On this topic, it could so easily have been different; I found this interesting from Brendan Eich [1]:

> I wish I had made newlines more significant in JS back in those ten days in May, 1995. Then instead of ASI, we would be cursing the need to use infix operators at the ends of continued lines, or perhaps or brute-force parentheses, to force continuation onto a successive line. But that ship sailed almost 17 years ago.

> ...My two cents: be careful not to use ASI as if it gave JS significant newlines...

[0] this is technically a lie because everybody needs learn the other one whether they use semicolons or not: don't put a linebreak after the "return" keyword :) [1] https://brendaneich.com/2012/04/the-infernal-semicolon/



void blows up on Safari.


>There really is only one ASI rule you need to remember [0] in practice: don't begin a new line with ( or [ if it's intended to be a new statement.

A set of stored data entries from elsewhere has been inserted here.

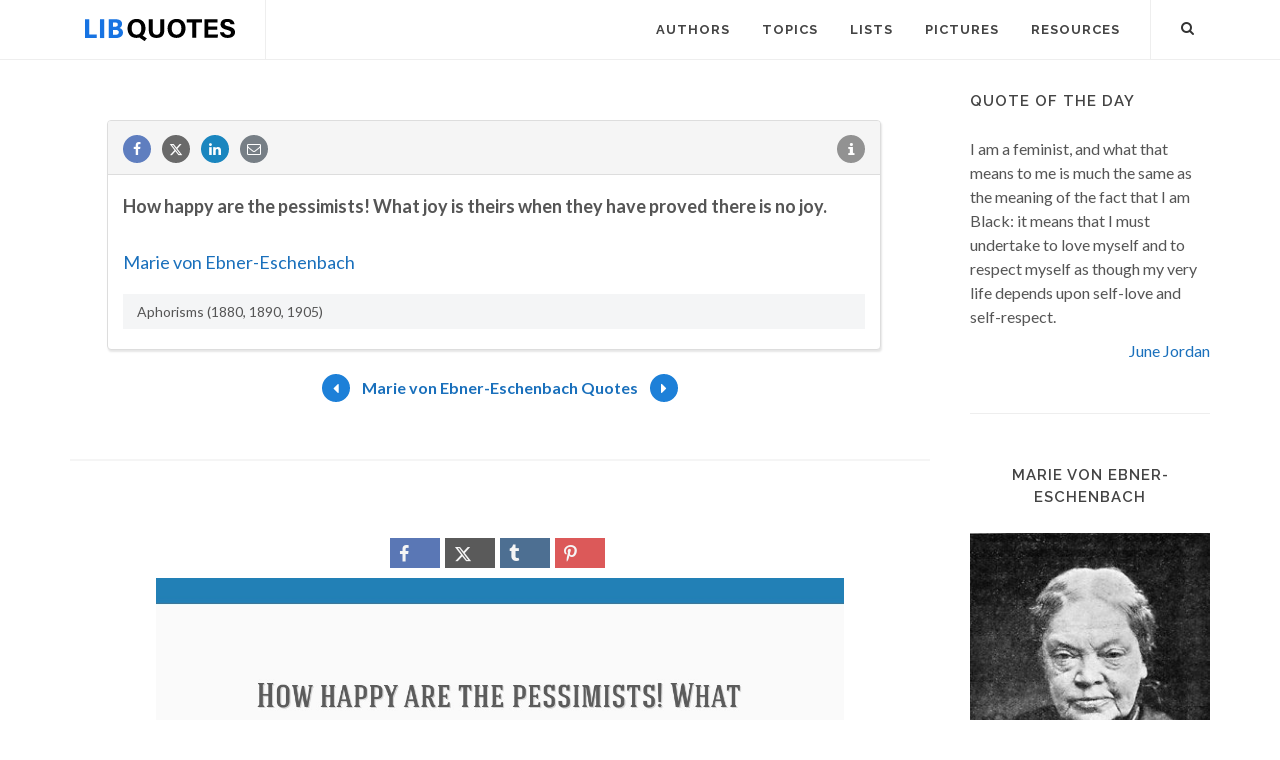

--- FILE ---
content_type: text/html; charset=utf-8
request_url: https://www.google.com/recaptcha/api2/aframe
body_size: 268
content:
<!DOCTYPE HTML><html><head><meta http-equiv="content-type" content="text/html; charset=UTF-8"></head><body><script nonce="OKZws_yHXdqKfxYp-tBWug">/** Anti-fraud and anti-abuse applications only. See google.com/recaptcha */ try{var clients={'sodar':'https://pagead2.googlesyndication.com/pagead/sodar?'};window.addEventListener("message",function(a){try{if(a.source===window.parent){var b=JSON.parse(a.data);var c=clients[b['id']];if(c){var d=document.createElement('img');d.src=c+b['params']+'&rc='+(localStorage.getItem("rc::a")?sessionStorage.getItem("rc::b"):"");window.document.body.appendChild(d);sessionStorage.setItem("rc::e",parseInt(sessionStorage.getItem("rc::e")||0)+1);localStorage.setItem("rc::h",'1768572614581');}}}catch(b){}});window.parent.postMessage("_grecaptcha_ready", "*");}catch(b){}</script></body></html>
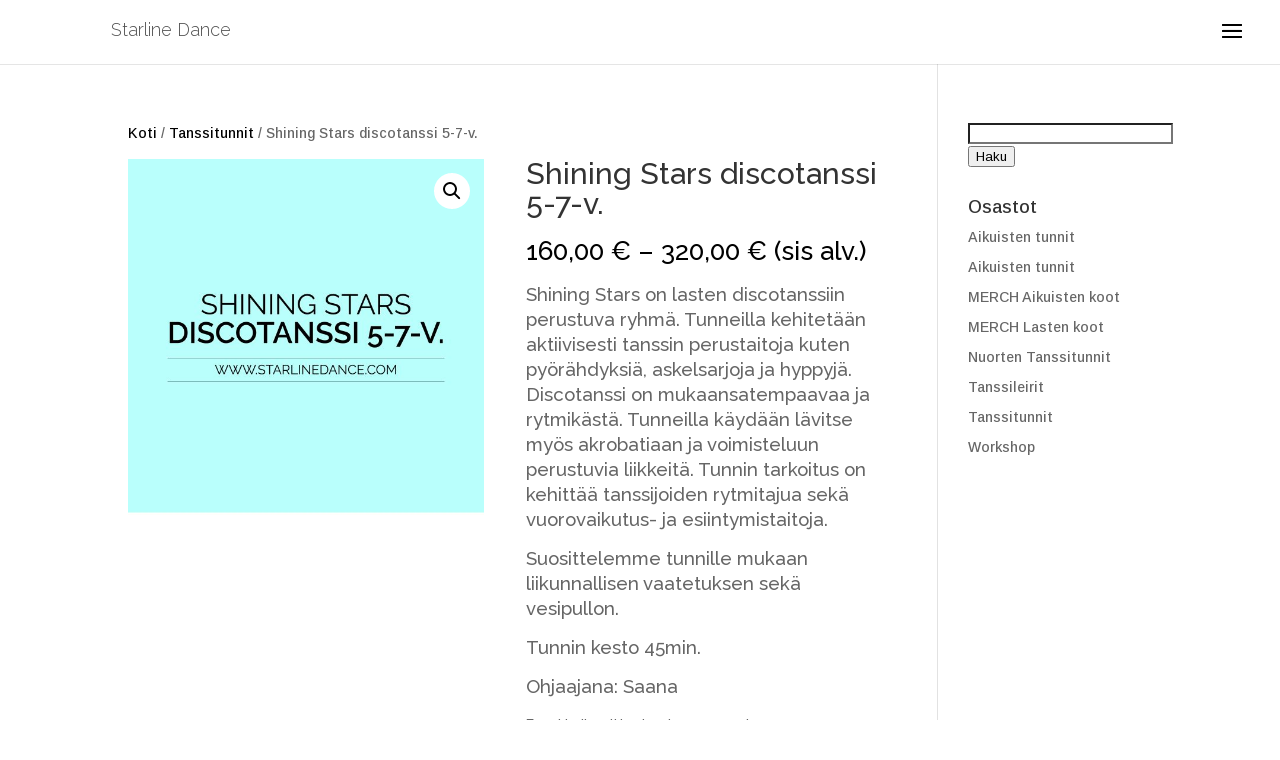

--- FILE ---
content_type: text/css
request_url: https://starlinedance.com/wp-content/themes/Kopakkala-Media/style.css?ver=4.0.6.1573909927
body_size: 229
content:
/*
Theme Name: Kopakkala Media
Theme URI: https://www.kopakkala.com
Template: Divi
Author: Kopakkala Media
Author URI: https://www.kopakkala.com
Description: Suunnittelemme kauniita, kovaa työskenteleviä kotisivuja jotka paiskovat auki ovia yrityksellesi. Muunna meidän avulla sivustosi myynnin työhevoseksi!
Tags: responsive-layout,one-column,two-columns,three-columns,four-columns,left-sidebar,right-sidebar,custom-background,custom-colors,featured-images,full-width-template,post-formats,rtl-language-support,theme-options,threaded-comments,translation-ready
Version: 4.0.6.1573909927
Updated: 2019-11-16 13:12:07

*/

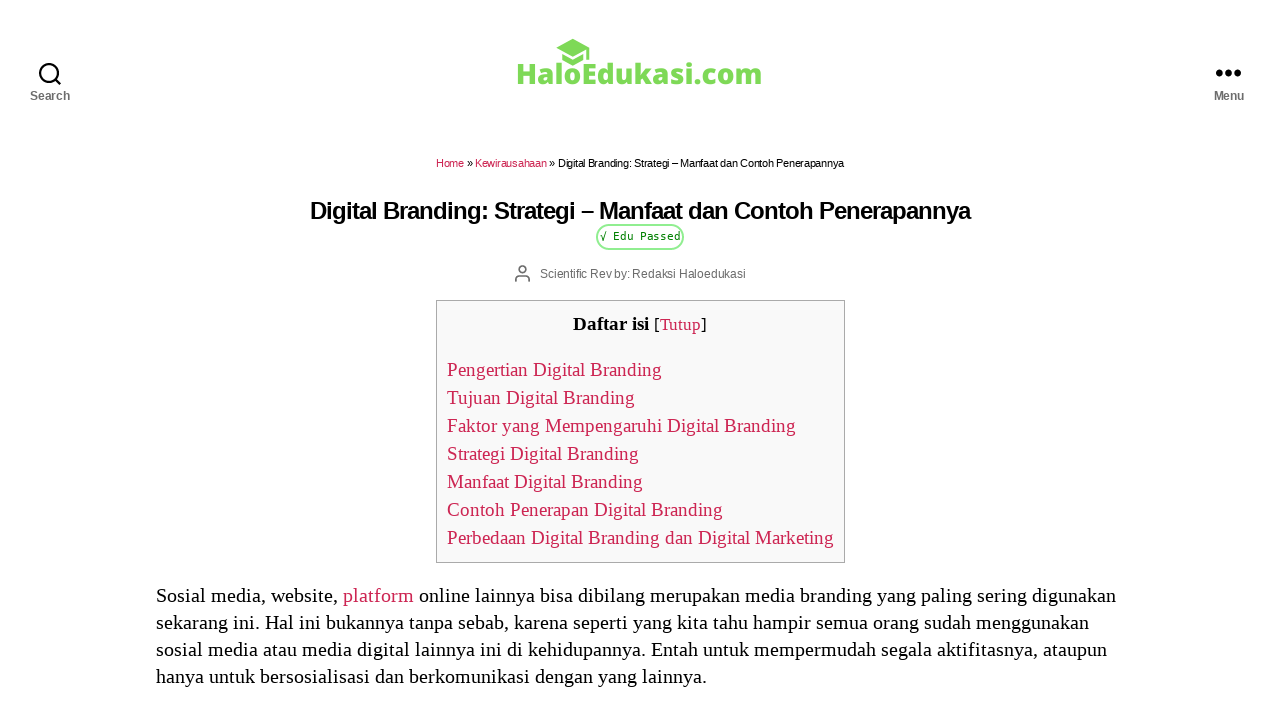

--- FILE ---
content_type: text/html; charset=utf-8
request_url: https://www.google.com/recaptcha/api2/aframe
body_size: 267
content:
<!DOCTYPE HTML><html><head><meta http-equiv="content-type" content="text/html; charset=UTF-8"></head><body><script nonce="RskcGd1UApQyNPPZdLVcLA">/** Anti-fraud and anti-abuse applications only. See google.com/recaptcha */ try{var clients={'sodar':'https://pagead2.googlesyndication.com/pagead/sodar?'};window.addEventListener("message",function(a){try{if(a.source===window.parent){var b=JSON.parse(a.data);var c=clients[b['id']];if(c){var d=document.createElement('img');d.src=c+b['params']+'&rc='+(localStorage.getItem("rc::a")?sessionStorage.getItem("rc::b"):"");window.document.body.appendChild(d);sessionStorage.setItem("rc::e",parseInt(sessionStorage.getItem("rc::e")||0)+1);localStorage.setItem("rc::h",'1768977384823');}}}catch(b){}});window.parent.postMessage("_grecaptcha_ready", "*");}catch(b){}</script></body></html>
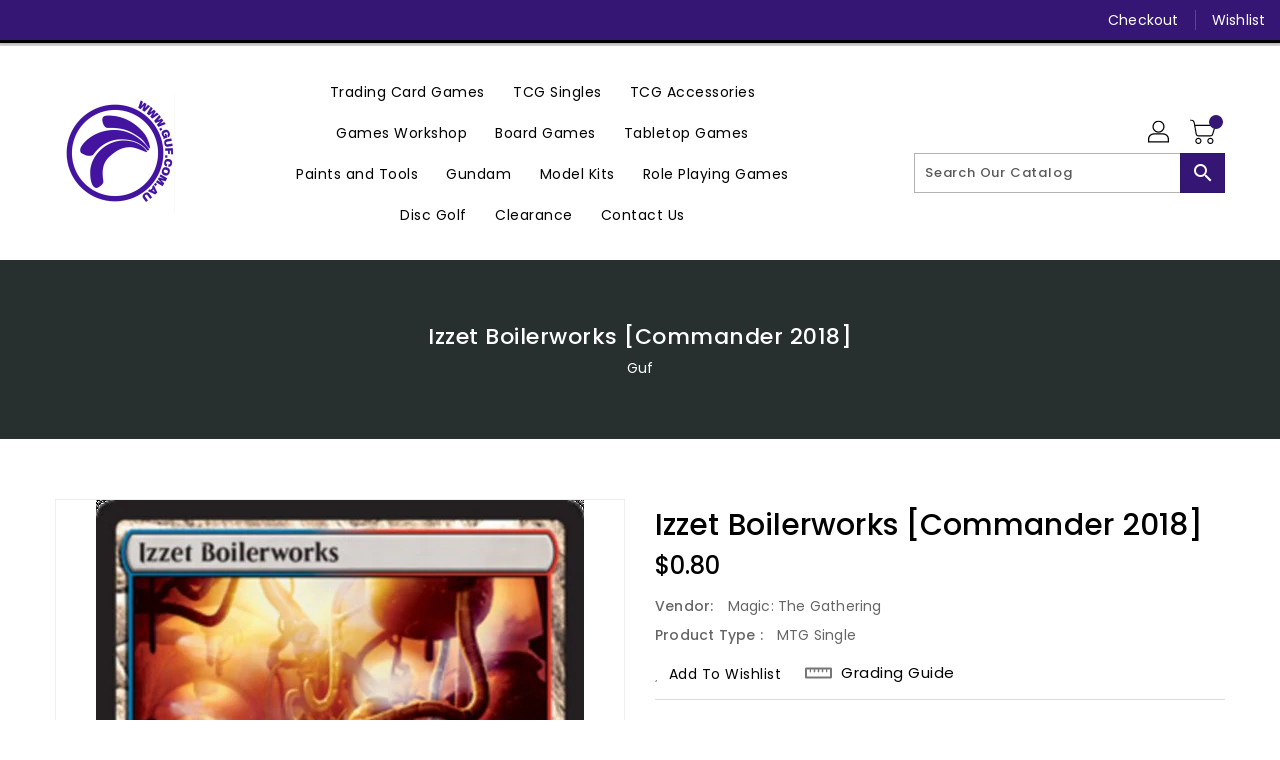

--- FILE ---
content_type: text/css
request_url: https://guf.com.au/cdn/shop/t/9/assets/binderVariables.css?v=82783417550191891441761121792
body_size: -124
content:
:root{--brand-secondary: #351675;--primary-font: Poppins;--secondary-font: K2D;--button-bg-color: #351675;--button-text-color: #ffffff;--button-bg-hover-color: #5f439a;--button-text-hover-color: #000000;--breadcrumb-color: #ffffff;--footer-heading-color: #ffffff;--footer-bg-color: #202020;--footer-text-color: #a8a8a8;--footer-text-hover-color: #2db7ff;--navbar-background-color: #351675;--navbar-text-color: #ffffff;--navbar-text-hover-color: #2db7ff;--product-bg-color: #351675;--product-icon-color: #ffffff;--product-bg-hover-color: #ffd800;--product-icon-hover-color: #000000;--navbar-border-color: #000000;--color-text: #333333;--color-body-text: #788188;--color-blankstate: rgba(120, 129, 136, .35);--color-blankstate-border: rgba(120, 129, 136, .2);--color-blankstate-background: rgba(120, 129, 136, .1);--color-sale-text: #7796a8;--color-small-button: #ffffff;--color-small-button-text: #3d4246;--color-text-field: #fff;--color-text-field-text: #000;--color-navigation-text: #333333;--color-btn-primary: #7796a8;--color-btn-primary-text: #fff;--color-body: #fff;--color-bg: #fff;--color-bg-alt: rgba(120, 129, 136, .05);--color-overlay-title-text: #fff;--color-image-overlay: #3d4246;--opacity-image-overlay: .25;--color-border: #e8e9eb;--color-banner-border: rgba(53, 22, 117, .05);--color-desktop-checkout-bkg: rgba(255, 255, 255, .2);--color-category-block-header-border: rgba(255, 255, 255, .6);--color-special-collection-title-bkg: rgba(53, 22, 117, .8);--color-contact-info-icon-border: rgba(168, 168, 168, .3);--color-footer-border: rgba(168, 168, 168, .2);--color-newsletter-input-border: rgba(168, 168, 168, .5);--font-stack-header: Poppins;--font-stack-body: Poppins;--svg-select-icon: url(//guf.com.au/cdn/shop/t/9/assets/ico-select.svg?v=155563818344741998551639707651);--ajax-loader: url(//guf.com.au/cdn/shop/t/9/assets/ajax-loader.gif?v=41356863302472015721637613774);--grid-list-sprite: url(//guf.com.au/cdn/shop/t/9/assets/grid-list-sprite.png?v=9321474455035195301637613803);--comment-blog: url(//guf.com.au/cdn/shop/t/9/assets/comment-blog.jpg?v=72130053099716583031637613794);--write-review: url(//guf.com.au/cdn/shop/t/9/assets/write-review.png?10466);--dropdown-sprite: url(//guf.com.au/cdn/shop/t/9/assets/dropdown-sprite.png?v=23516386153762416671637613799)}
/*# sourceMappingURL=/cdn/shop/t/9/assets/binderVariables.css.map?v=82783417550191891441761121792 */
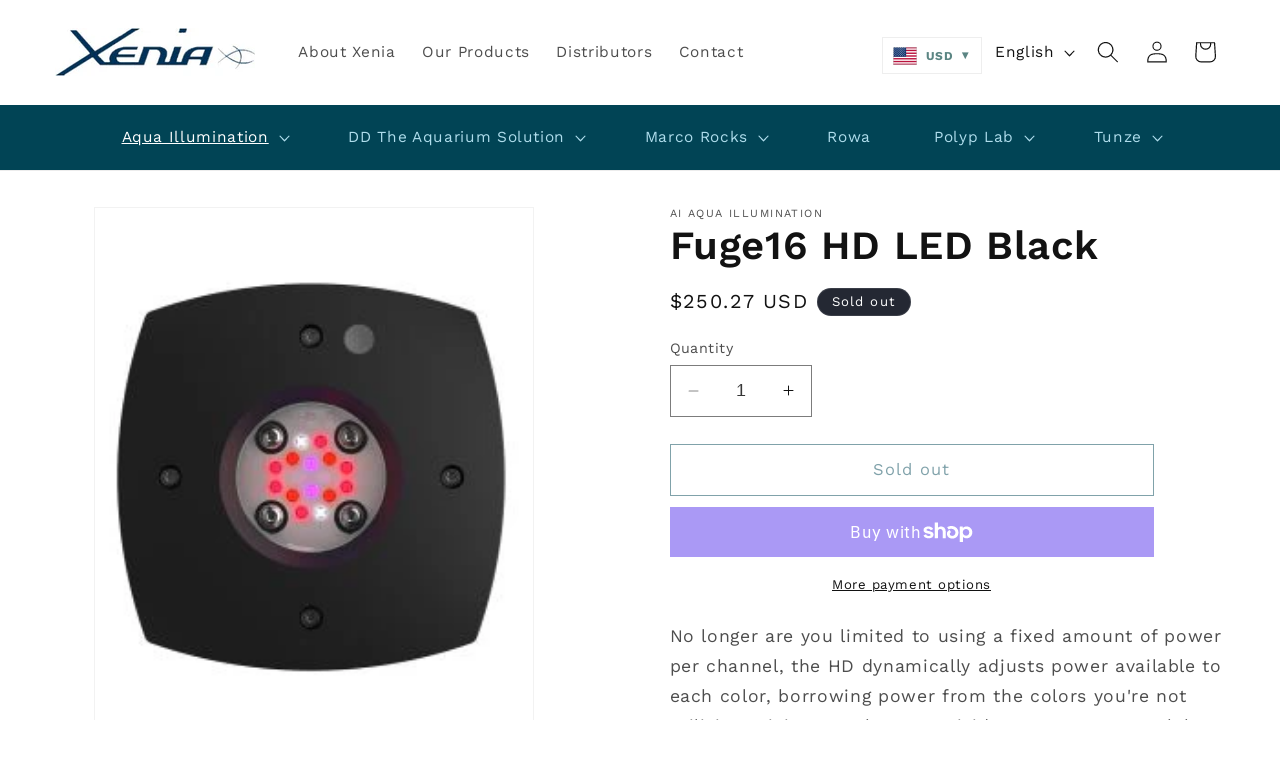

--- FILE ---
content_type: text/css
request_url: https://xeniainc.com/cdn/shop/t/15/assets/custom.css?v=158204030406275523011728317477
body_size: -209
content:
.background-none .multicolumn-card__image-wrapper{margin-left:0!important;margin-right:0!important}.footer-block:only-child:last-child{max-width:100%!important}.footer__content-top{padding-bottom:4rem!important}.footer__content-bottom{padding-top:1rem!important}.footer-block__details-content .list-menu__item--link,.copyright__content a{color:rgba(var(--color-foreground),1)!important}.footer-block__details-content .list-menu__item--link:hover,.copyright__content a:hover{color:rgba(var(--color-foreground),.75)!important}.desktop-localization-wrapper{align-items:center}h1.main-page-title.page-title{text-align:center}h3.card__heading{font-size:18px;color:rgba(var(--color-button),var(--alpha-button-background))}#subNav{background-color:#014455;color:#fff;text-align:center}#subNav ul li{display:inline-block;padding:10px 15px}#subNav ul li a{color:#afddec;text-decoration:none}#subNav ul{margin:0;padding:0}.header{padding:10px 1rem}.shopify-policy__container{min-height:400px}#subNav li li{width:100%}#subNav ul li li a{color:#014455}#subNav .header__menu-item{color:#afddec}.mega-menu__list{grid-template-columns:repeat(5,minmax(0,1fr))!important;gap:1.1rem 2rem!important}div#MegaMenu-Content-{padding:10px}.header__active-menu-item{color:#fff;text-decoration:underline;text-underline-offset:.3rem}.header__inline-menu span.header__active-menu-item{font-weight:700;color:#000!important}details[open]>.search-modal{z-index:999}@media (max-width: 991px){#subNav ul li{padding:5px 12px;font-size:14px}}@media (max-width: 767px){.mega-menu__list{grid-template-columns:repeat(3,minmax(0,1fr))!important;gap:1.1rem 1rem!important}#subNav ul li{padding:0 5px;font-size:14px}}@media (max-width: 440px){.mega-menu__list{grid-template-columns:repeat(2,minmax(0,1fr))!important}}
/*# sourceMappingURL=/cdn/shop/t/15/assets/custom.css.map?v=158204030406275523011728317477 */
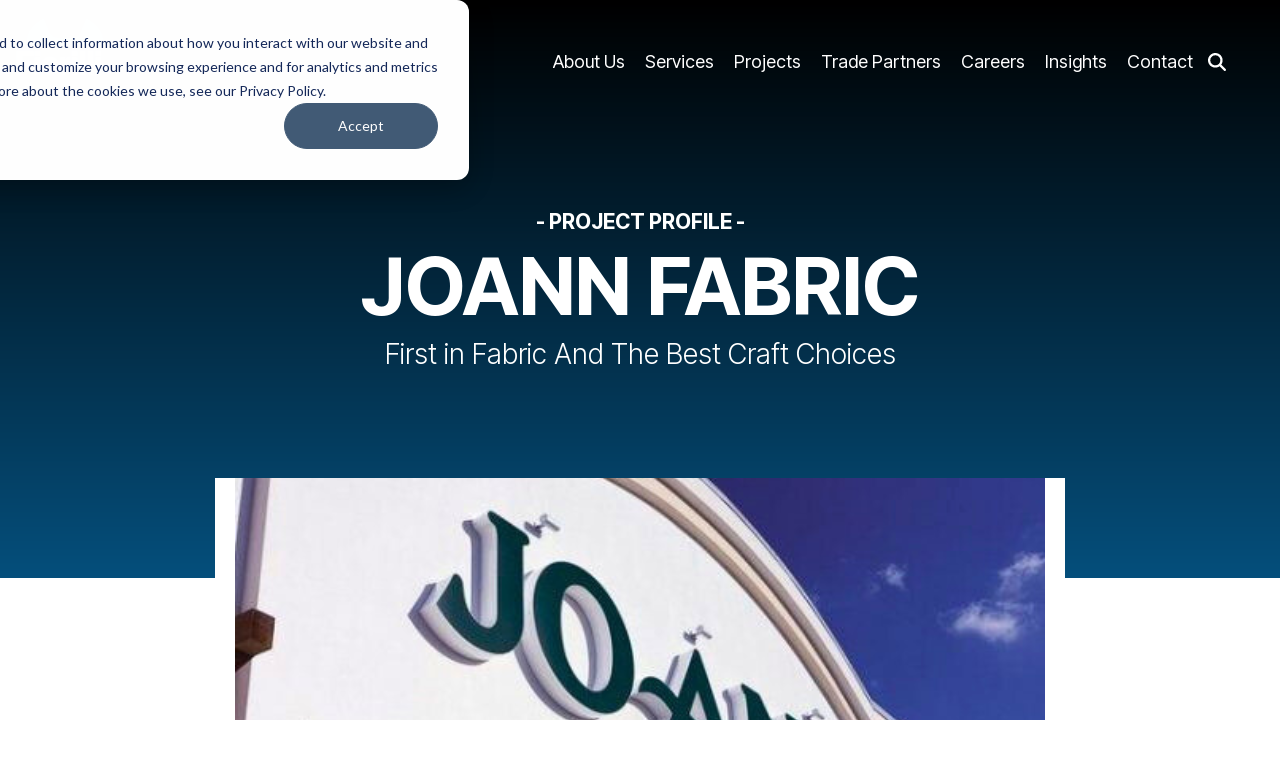

--- FILE ---
content_type: application/javascript
request_url: https://fio-con.com/hubfs/hub_generated/template_assets/1/58331205718/1767109781378/template_child.min.js
body_size: -522
content:

//# sourceURL=https://8675781.fs1.hubspotusercontent-na1.net/hubfs/8675781/hub_generated/template_assets/1/58331205718/1767109781378/template_child.js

Here's an even easier and clearer one: finish every statement with a semicolon.


  function hello() {
    var x = 0;
    return
    {
      x: x,
      y: y
    };
  };
Just putting semicolons where you think it can work won't help you. If you write javascript, you must know what the asi does. So semicolons or no semicolons is completely irrelevant.


This is precisely why I hate optional syntax, regardless of which way your preferences fall on this particular one.


Mindlessly inserting unnecessary syntax instead of learning the damn language. Hacker News should be proud of its lusers.


I don't have a photographic memory. If "learning the language" means rote memorization of an inconsistent set of rules for how the fucking code is parsed, then you're goddamn right I'd rather mindlessly insert a character that obviates that.